Internazionale

Il gemellaggio tra Rieti e Ito celebra Renato Buccioni e 41 anni di amicizia

Rieti e Ito commemorano il legame che unisce le due città con il restauro del mosaico di Piazza Rieti.

Il legame tra Rieti e la città giapponese di Ito continua a vivere nel segno dell’amicizia, della memoria e della condivisione. Nato nel luglio 1985, il gemellaggio tra le due comunità rappresenta il più longevo della storia della Città di Rieti e ancora oggi costituisce un esempio di collaborazione, dialogo e reciproca conoscenza tra culture diverse. Nei giorni scorsi, nella città giapponese di Ito, è stato restaurato il mosaico di Piazza Rieti, simbolo del rapporto tra le due comunità, alla presenza di Sara Buccioni, figlia di Renato Buccioni, insieme a tanti volontari dell’Ito Association for International Relations.

Un momento particolarmente significativo che ha riportato al centro la figura di Renato Buccioni, scomparso lo scorso anno, protagonista di una stagione importante della storia cittadina e uomo capace di costruire relazioni e occasioni di incontro. Attraverso la nascita della Festa del Sole, manifestazione da lui ideata e diventata nel tempo uno degli appuntamenti più identitari di Rieti, Buccioni contribuì a creare un patrimonio di relazioni e di apertura verso l’esterno che generò il percorso di amicizia tra la città di Rieti e Ito. Nel corso degli anni Buccioni, anche nella sua veste di artista, fece nascere l’attuale Piazza Rieti a Ito, luogo simbolo di un legame che, dal 1985, unisce le due comunità e che rappresenta oggi il gemellaggio più longevo della città di Rieti.
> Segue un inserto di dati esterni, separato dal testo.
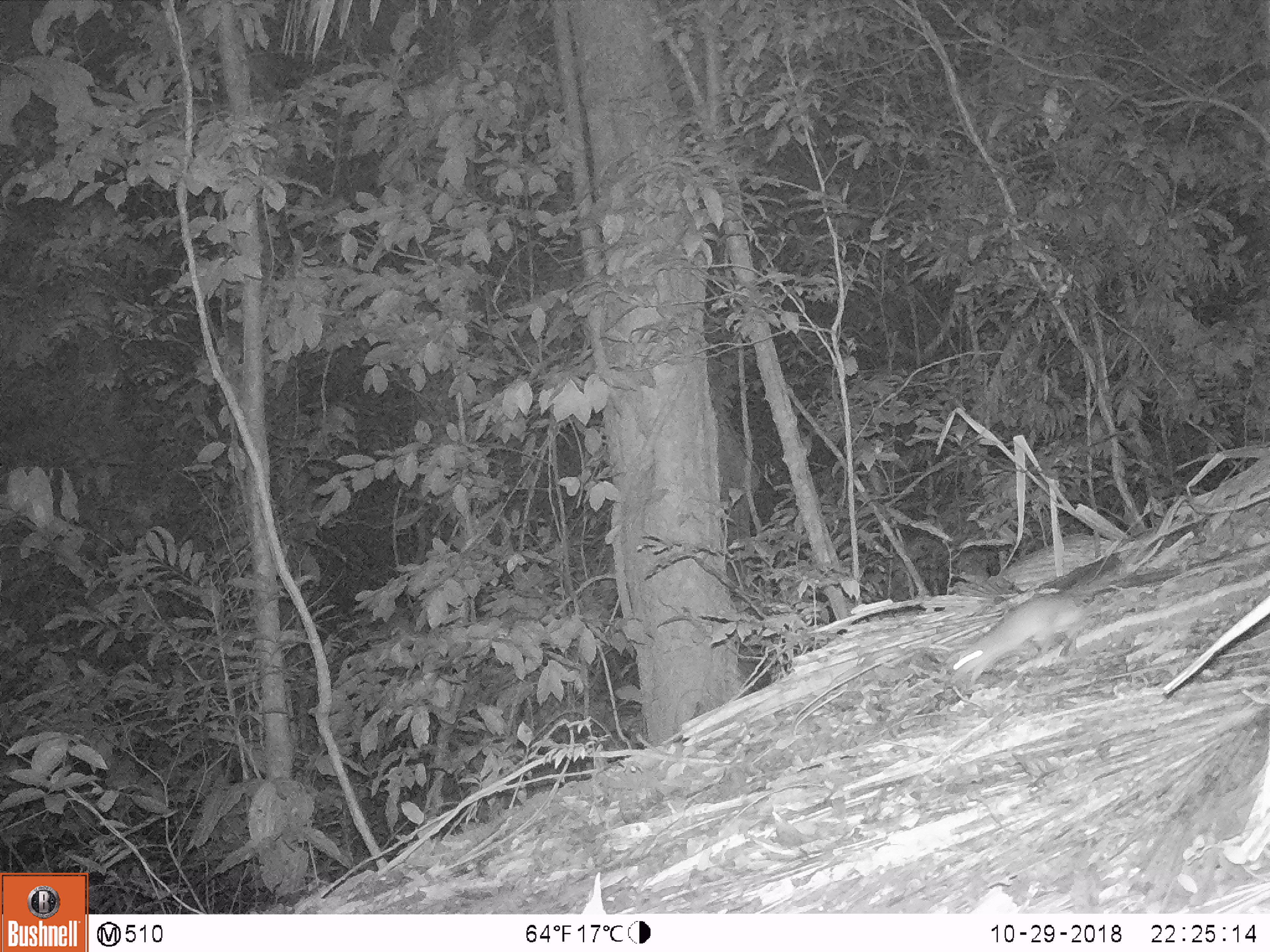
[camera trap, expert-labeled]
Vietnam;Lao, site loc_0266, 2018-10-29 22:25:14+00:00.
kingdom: Animalia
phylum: Chordata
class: Mammalia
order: Rodentia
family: Muridae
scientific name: Muridae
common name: old-world mice and rats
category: unidentified murid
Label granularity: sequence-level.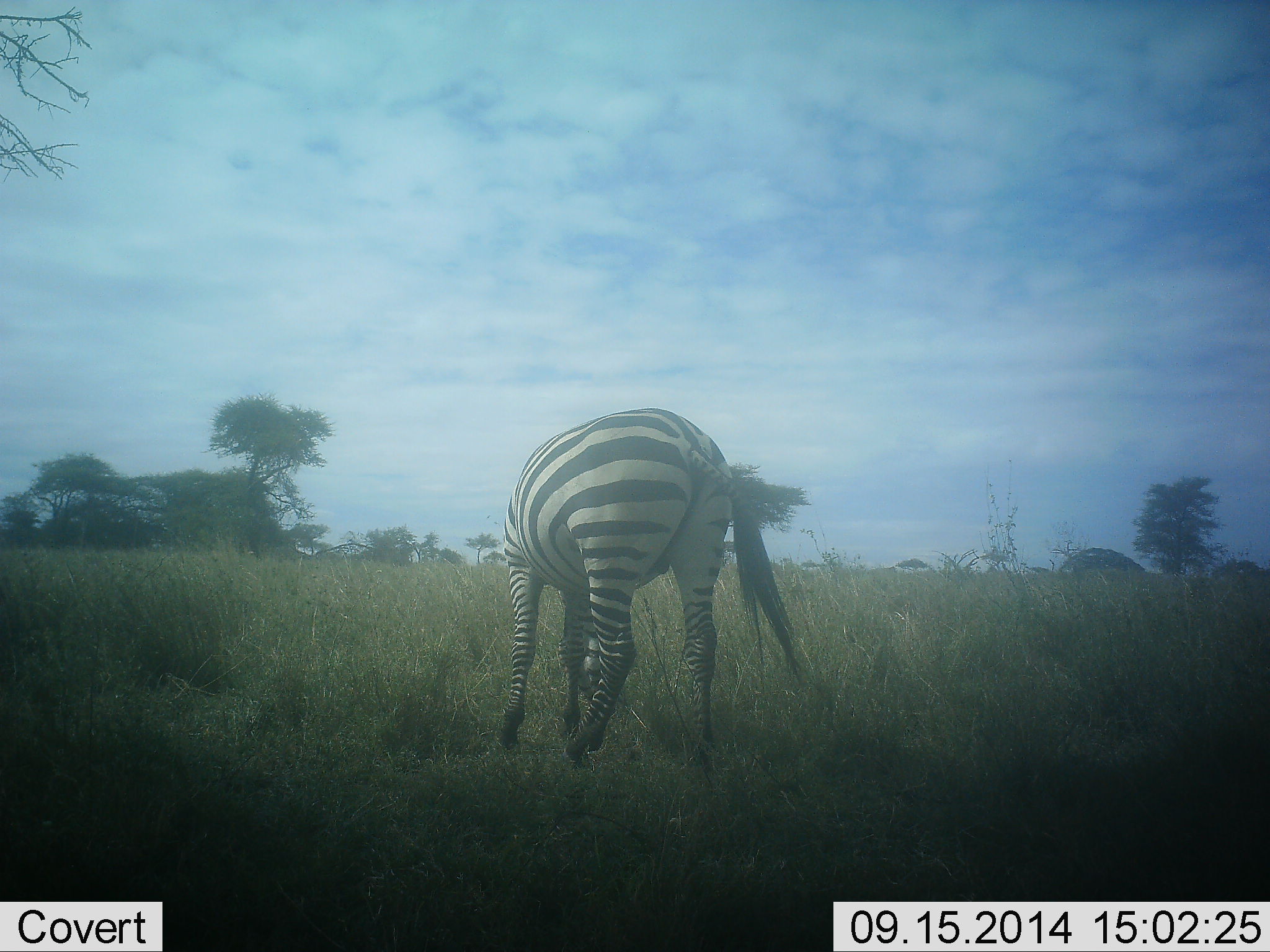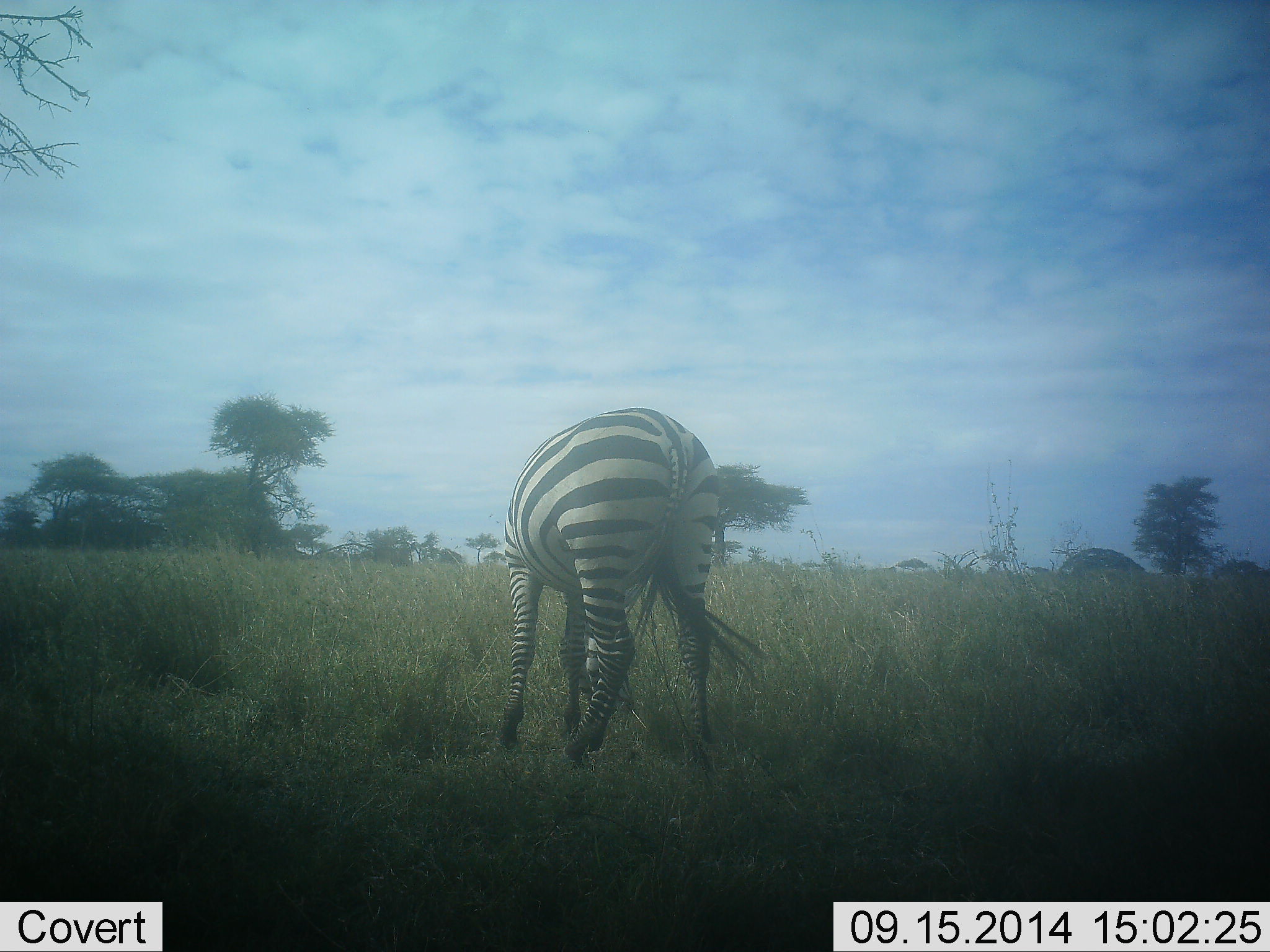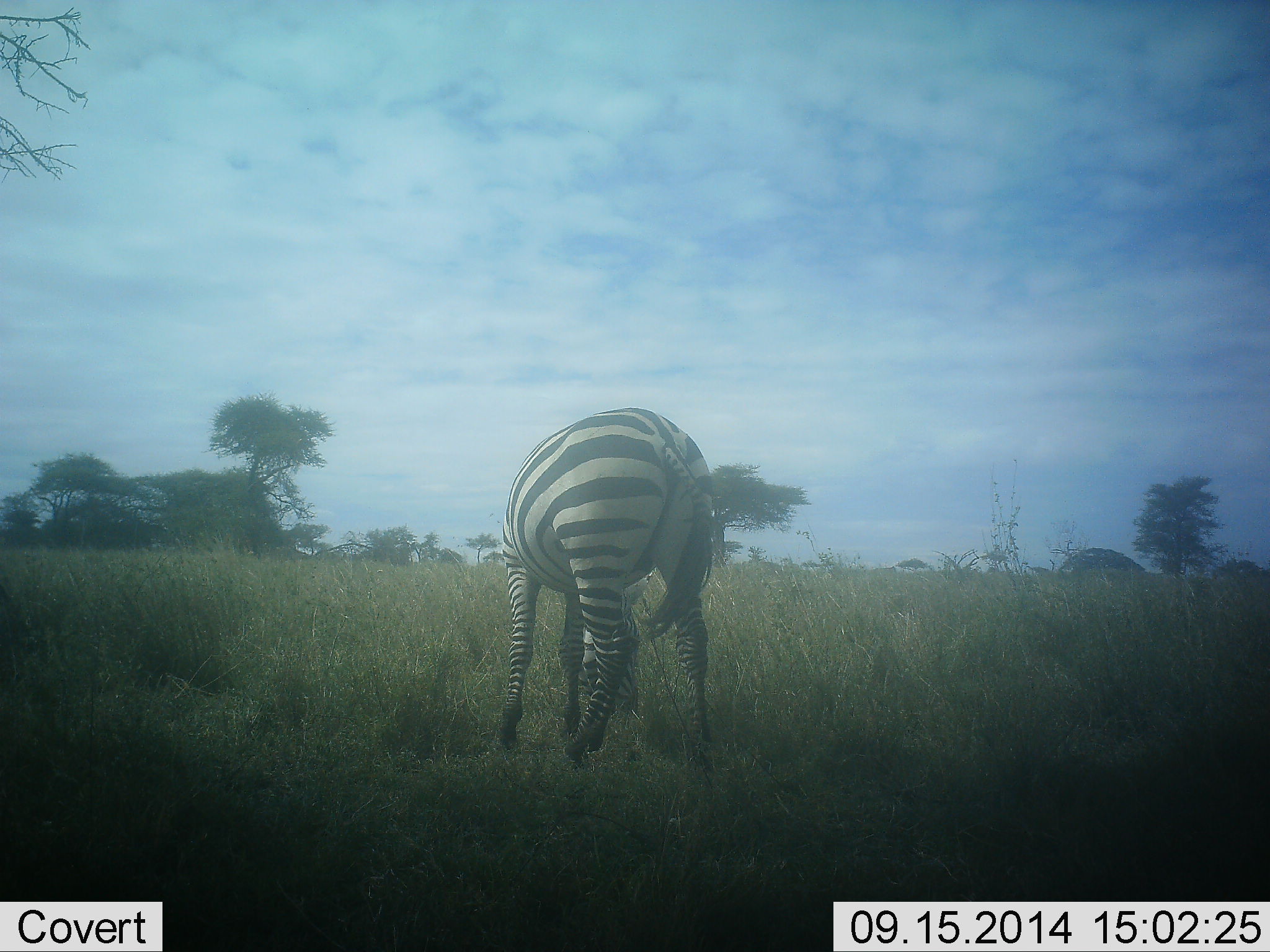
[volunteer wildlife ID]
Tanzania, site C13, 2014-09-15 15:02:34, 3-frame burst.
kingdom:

Il restauro del mosaico e il ricordo di Buccioni

«Non possiamo che essere profondamente commossi davanti all’affetto e al rispetto che i nostri amici dell’Ito Association for International Relations continuano a dimostrare nei confronti di Renato Buccioni e della sua famiglia», dichiara la presidente del Comitato Gemellaggi e Relazioni Internazionali del Comune di Rieti, Elisabetta Occhiodoro. «Il restauro del mosaico di Piazza Rieti è un gesto di grande valore, perché testimonia come un legame nato tanti anni fa continui a essere custodito con passione e partecipazione da entrambe le comunità. La presenza di Sara Buccioni ha reso questo momento ancora più intenso, perché ha permesso di condividere direttamente con i nostri amici giapponesi la memoria e l’eredità di Renato». Queste giornate della Festa del Sole assumono un significato ancora più speciale perché questa manifestazione resterà per sempre legata al suo ricordo e ai valori che hanno accompagnato il suo impegno per la nostra città.
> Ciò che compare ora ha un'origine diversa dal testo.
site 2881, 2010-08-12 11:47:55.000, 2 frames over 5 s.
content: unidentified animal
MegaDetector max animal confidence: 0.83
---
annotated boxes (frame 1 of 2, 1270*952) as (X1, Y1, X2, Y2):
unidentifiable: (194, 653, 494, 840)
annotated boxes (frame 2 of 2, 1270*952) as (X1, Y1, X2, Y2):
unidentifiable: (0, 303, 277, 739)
«Nella settimana della Festa del Sole è doveroso ricordare la figura di Renato Buccioni, perché proprio dalla sua intuizione nacque questa manifestazione, diventata nel tempo uno dei simboli più riconosciuti dell’identità reatina», sottolinea l’Assessore all’Urbanistica, Centro Storico e Valorizzazione dell’Identità Locale Giovanni Rositani. «La Festa del Sole non è stata soltanto un grande evento popolare, ma un luogo di incontro e di costruzione di relazioni, capace negli anni di creare ponti anche oltre i confini nazionali. Il gemellaggio con Ito, nato nel luglio 1985 e oggi il più longevo della città di Rieti, rappresenta una delle testimonianze più significative della capacità della nostra comunità di dialogare con realtà lontane, mettendo al centro valori condivisi come l’amicizia, la collaborazione e il rispetto reciproco». Il Comune di Rieti esprime il proprio ringraziamento all’Ito Association for International Relations, ai volontari coinvolti nel restauro del mosaico di Piazza Rieti e a Sara Buccioni, che hanno condiviso questo momento di memoria e amicizia, confermando la forza di un legame che dal 1985 unisce Rieti e Ito nel segno della collaborazione e della reciproca conoscenza.